Passage shown
Now and Then by John Lennon

The Beatles Anthology project during the mid-1990s is a legendary moment in music history in and of itself. The three surviving members of the band came together for first time in decades to work on formalizing their legacy — and creating a small amount of new music.

But Paul McCartney, Ringo Starr, and George Harrison agreed that they couldn't work together as a trio — John Lennon, who was assassinated in 1980, had to be part of whatever music they produced. As The Beatles Bible explains, Paul McCartney reached out to Lennon's widow, Yoko Ono, and she provided him with four unfinished Lennon songs that he'd recorded on a "boom box" in his apartment. (One of them, "Grow Old with Me," had been released in rough form on a posthumous Lennon album in 1984). The three musicians famously worked with the low-quality Lennon demos to create the songs "Real Love" and "Free as a Bird," the first new Beatles music in more than two decades at the time.

The fate of the fourth song, "Now and Then," is less satisfying. The three Beatles worked on "Now and Then" in the studio in hopes of making it the third new song, but as Ultimate Classic Rock reports, there just wasn't enough material to work with. Producer Jeff Lynne says there was a chorus, but no verses, and after creating a rough backing track, the band abandoned it. It seems unlikely we'll ever hear a final version of the song.

The input

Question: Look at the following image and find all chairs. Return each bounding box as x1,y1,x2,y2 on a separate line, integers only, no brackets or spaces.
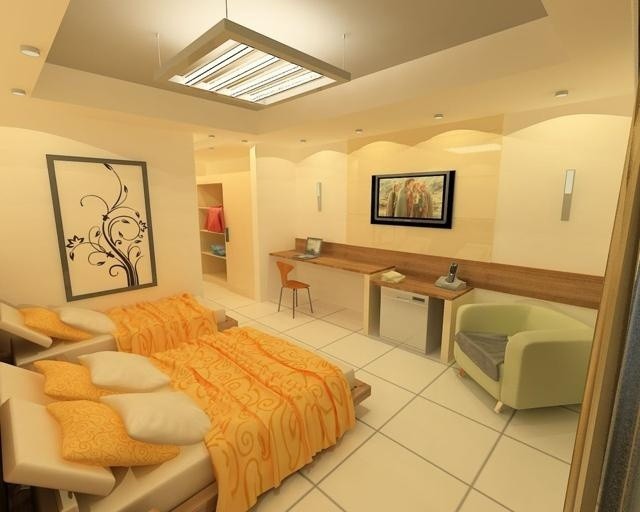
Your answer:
==
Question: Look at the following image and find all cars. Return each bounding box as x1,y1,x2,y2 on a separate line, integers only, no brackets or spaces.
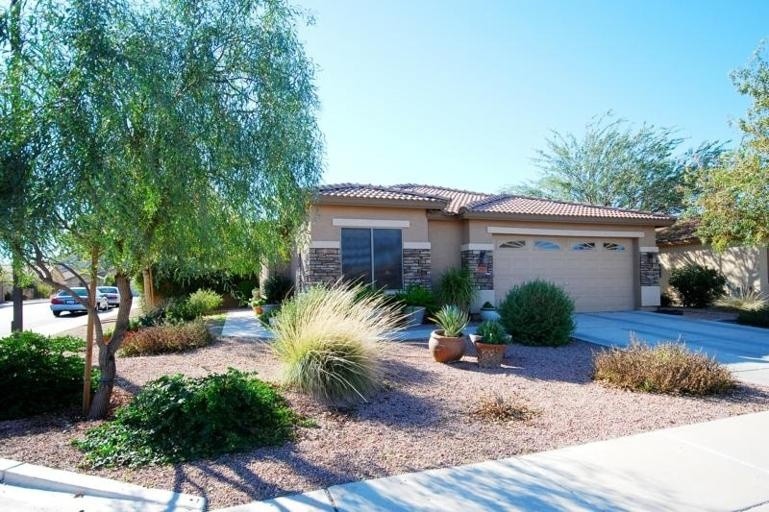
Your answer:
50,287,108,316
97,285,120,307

Requirement A
Do the following statements agree with the passage on the Beatles Anthology? For each, answer yes or no and quote the deciding words of the passage exactly. (i) Yoko Ono gave Paul McCartney four unfinished Lennon songs. (ii) According to producer Jeff Lynne, "Now and Then" had verses but no chorus. (iii) John Lennon was assassinated in 1984.
Requirement B
Please retype everything in the records from the line containing "Question: Look at the following image and find all cars." down to the line containing "97,285,120,307", with both of those lines included. Leave the pictures out of your answer.

Written solution A
(i) Yes: "she provided him with four unfinished Lennon songs"
(ii) No: "there was a chorus, but no verses"
(iii) No: "who was assassinated in 1980"

Written solution B
Question: Look at the following image and find all cars. Return each bounding box as x1,y1,x2,y2 on a separate line, integers only, no brackets or spaces.
Your answer:
50,287,108,316
97,285,120,307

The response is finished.